Find the line containing "How far does". Reproduce it and every line after it up to the end of the records, exactly as written.

Dataset items:
==============================

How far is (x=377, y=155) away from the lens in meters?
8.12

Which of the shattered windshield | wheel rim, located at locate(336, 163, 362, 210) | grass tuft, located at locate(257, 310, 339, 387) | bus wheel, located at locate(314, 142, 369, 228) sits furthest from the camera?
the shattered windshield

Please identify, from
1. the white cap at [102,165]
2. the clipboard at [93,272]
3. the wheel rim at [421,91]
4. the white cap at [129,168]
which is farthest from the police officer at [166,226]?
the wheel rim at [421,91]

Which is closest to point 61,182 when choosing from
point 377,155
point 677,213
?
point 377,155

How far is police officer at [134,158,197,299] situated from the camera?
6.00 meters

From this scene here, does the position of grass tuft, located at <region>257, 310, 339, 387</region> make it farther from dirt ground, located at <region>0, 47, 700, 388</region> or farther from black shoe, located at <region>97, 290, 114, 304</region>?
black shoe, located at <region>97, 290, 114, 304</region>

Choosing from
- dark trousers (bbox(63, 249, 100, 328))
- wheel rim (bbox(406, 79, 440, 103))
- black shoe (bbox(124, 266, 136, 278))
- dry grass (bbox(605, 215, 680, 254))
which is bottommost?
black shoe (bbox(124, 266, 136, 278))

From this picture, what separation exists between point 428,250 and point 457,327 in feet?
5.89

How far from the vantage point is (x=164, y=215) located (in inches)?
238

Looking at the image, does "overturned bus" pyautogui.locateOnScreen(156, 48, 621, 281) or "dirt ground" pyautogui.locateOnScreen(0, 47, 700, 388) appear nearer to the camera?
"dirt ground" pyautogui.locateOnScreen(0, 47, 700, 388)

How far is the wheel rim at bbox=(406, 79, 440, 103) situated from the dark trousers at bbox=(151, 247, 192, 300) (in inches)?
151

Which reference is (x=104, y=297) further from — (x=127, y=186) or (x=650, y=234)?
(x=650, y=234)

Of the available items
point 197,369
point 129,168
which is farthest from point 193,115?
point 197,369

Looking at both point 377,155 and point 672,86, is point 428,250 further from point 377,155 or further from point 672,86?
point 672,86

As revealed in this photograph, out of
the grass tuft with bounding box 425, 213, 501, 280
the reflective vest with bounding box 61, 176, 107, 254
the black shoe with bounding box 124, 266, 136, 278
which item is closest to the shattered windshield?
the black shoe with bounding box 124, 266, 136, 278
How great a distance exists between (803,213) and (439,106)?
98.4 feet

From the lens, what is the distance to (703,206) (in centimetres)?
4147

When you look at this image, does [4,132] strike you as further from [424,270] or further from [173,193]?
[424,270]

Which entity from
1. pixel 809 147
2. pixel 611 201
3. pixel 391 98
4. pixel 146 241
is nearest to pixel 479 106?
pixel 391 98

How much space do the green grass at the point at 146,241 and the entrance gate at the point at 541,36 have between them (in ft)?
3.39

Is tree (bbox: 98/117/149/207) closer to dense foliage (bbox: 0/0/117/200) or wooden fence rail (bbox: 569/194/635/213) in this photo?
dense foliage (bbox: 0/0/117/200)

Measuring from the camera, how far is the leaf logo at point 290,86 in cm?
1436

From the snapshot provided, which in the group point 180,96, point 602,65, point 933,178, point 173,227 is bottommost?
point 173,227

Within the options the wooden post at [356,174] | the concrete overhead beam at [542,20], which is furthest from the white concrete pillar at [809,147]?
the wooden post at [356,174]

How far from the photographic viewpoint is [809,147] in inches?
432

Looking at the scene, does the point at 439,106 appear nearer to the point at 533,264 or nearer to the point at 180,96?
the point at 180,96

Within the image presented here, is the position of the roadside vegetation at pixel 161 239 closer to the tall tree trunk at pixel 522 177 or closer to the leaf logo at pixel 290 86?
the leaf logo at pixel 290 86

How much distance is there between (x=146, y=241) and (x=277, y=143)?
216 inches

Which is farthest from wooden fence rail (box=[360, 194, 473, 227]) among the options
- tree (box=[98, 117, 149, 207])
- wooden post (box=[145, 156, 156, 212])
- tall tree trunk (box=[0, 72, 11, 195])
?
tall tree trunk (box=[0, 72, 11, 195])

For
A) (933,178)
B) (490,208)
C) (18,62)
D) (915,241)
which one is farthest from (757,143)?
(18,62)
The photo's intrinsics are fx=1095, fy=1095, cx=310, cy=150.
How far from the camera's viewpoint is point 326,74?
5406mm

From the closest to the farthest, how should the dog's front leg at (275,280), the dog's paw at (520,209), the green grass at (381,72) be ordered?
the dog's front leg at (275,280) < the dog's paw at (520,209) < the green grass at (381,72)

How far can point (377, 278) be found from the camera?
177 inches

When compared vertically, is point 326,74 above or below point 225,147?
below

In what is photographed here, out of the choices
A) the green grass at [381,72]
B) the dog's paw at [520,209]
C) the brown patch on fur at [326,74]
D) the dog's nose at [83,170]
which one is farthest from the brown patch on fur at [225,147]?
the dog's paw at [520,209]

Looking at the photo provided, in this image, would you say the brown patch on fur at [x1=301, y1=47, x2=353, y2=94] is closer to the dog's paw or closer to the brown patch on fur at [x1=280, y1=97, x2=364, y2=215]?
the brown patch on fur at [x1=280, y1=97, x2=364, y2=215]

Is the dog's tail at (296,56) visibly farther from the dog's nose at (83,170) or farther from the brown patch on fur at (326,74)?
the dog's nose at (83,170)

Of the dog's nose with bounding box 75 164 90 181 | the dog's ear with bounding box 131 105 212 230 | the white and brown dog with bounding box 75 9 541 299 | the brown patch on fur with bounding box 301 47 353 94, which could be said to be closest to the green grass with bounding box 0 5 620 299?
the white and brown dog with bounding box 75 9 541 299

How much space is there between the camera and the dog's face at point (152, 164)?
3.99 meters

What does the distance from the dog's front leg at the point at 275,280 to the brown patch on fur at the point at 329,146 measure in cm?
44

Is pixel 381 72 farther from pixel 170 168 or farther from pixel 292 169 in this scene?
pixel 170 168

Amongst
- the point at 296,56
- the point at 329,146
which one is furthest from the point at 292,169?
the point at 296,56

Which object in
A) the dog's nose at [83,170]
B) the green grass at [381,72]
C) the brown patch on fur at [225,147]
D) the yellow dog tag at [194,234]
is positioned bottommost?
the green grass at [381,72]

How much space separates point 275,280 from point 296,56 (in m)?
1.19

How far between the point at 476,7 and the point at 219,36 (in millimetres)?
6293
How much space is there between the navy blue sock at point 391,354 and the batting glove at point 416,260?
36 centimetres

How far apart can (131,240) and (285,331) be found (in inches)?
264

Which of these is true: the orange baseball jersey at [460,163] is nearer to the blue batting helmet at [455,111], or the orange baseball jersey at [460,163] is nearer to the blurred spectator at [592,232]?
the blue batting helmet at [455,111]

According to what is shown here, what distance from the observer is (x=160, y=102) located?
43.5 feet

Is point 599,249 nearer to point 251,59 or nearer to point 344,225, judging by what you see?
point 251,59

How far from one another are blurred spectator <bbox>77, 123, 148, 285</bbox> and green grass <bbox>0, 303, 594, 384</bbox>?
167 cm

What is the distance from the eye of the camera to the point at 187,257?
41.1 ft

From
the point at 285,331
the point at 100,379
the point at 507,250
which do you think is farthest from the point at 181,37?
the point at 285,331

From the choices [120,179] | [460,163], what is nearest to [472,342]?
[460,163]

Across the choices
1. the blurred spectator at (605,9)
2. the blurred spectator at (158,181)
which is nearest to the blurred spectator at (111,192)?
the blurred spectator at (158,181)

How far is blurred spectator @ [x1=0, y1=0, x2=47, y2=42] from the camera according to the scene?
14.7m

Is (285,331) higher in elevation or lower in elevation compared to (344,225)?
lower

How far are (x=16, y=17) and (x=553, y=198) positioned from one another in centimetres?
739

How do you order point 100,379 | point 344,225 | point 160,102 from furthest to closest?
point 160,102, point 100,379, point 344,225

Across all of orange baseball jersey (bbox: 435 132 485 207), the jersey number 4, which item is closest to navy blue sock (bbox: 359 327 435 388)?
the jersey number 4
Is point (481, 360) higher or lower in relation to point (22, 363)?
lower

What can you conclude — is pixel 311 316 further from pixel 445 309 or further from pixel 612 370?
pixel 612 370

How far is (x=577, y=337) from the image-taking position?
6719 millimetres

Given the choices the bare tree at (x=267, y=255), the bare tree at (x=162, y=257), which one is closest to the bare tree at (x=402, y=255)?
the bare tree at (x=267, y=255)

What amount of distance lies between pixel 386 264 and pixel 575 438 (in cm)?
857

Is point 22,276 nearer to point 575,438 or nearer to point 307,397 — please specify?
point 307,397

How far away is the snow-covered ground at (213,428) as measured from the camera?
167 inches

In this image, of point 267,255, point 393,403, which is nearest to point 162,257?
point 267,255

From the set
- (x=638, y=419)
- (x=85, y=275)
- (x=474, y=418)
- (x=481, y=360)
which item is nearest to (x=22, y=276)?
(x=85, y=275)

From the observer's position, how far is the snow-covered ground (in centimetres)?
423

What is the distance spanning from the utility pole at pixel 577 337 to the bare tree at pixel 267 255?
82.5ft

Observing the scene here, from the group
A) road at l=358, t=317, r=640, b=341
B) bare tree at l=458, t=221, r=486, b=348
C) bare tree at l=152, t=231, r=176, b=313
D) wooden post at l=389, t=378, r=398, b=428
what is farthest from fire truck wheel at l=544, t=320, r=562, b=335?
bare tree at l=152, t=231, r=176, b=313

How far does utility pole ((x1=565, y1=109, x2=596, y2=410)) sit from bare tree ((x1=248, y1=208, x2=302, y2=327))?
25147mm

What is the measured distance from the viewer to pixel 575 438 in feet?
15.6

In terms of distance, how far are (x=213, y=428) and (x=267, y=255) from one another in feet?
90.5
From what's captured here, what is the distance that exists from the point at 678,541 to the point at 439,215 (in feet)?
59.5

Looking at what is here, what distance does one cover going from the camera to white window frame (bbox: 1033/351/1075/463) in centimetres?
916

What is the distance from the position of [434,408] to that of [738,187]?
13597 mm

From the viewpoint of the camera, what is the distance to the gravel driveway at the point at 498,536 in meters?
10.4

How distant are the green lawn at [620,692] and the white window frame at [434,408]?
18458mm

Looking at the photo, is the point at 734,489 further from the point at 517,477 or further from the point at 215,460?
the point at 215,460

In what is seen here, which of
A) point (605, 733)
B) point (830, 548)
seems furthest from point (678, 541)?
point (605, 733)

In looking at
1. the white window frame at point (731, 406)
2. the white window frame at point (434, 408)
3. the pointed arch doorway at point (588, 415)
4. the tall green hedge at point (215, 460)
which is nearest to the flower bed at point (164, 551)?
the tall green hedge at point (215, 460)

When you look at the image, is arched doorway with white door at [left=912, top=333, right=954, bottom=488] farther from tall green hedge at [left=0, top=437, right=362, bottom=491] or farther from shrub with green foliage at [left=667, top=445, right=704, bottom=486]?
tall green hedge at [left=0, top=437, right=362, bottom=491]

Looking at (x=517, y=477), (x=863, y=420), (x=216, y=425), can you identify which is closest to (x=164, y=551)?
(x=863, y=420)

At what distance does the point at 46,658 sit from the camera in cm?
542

==============================

## Response below
How far does utility pole ((x1=565, y1=109, x2=596, y2=410)) sit from bare tree ((x1=248, y1=208, x2=302, y2=327))?
25147mm

What is the measured distance from the viewer to pixel 575 438 in feet?
15.6

In terms of distance, how far are (x=213, y=428) and (x=267, y=255) from one another in feet?
90.5
From what's captured here, what is the distance that exists from the point at 678,541 to the point at 439,215 (in feet)?
59.5

Looking at what is here, what distance does one cover going from the camera to white window frame (bbox: 1033/351/1075/463) in centimetres?
916

What is the distance from the position of [434,408] to that of [738,187]?
13597 mm

From the viewpoint of the camera, what is the distance to the gravel driveway at the point at 498,536 in meters?
10.4

How distant are the green lawn at [620,692] and the white window frame at [434,408]?
18458mm

Looking at the photo, is the point at 734,489 further from the point at 517,477 or further from the point at 215,460?
the point at 215,460

In what is seen here, which of
A) point (605, 733)
B) point (830, 548)
seems furthest from point (678, 541)?
point (605, 733)

In looking at
1. the white window frame at point (731, 406)
2. the white window frame at point (434, 408)
3. the pointed arch doorway at point (588, 415)
4. the tall green hedge at point (215, 460)
which is nearest to the flower bed at point (164, 551)?
the tall green hedge at point (215, 460)

When you look at the image, is arched doorway with white door at [left=912, top=333, right=954, bottom=488] farther from tall green hedge at [left=0, top=437, right=362, bottom=491] or farther from shrub with green foliage at [left=667, top=445, right=704, bottom=486]?
tall green hedge at [left=0, top=437, right=362, bottom=491]

Looking at (x=517, y=477), (x=863, y=420), (x=216, y=425), can you identify which is closest to (x=164, y=551)?
(x=863, y=420)

At what distance does the point at 46,658 sit from the camera in cm?
542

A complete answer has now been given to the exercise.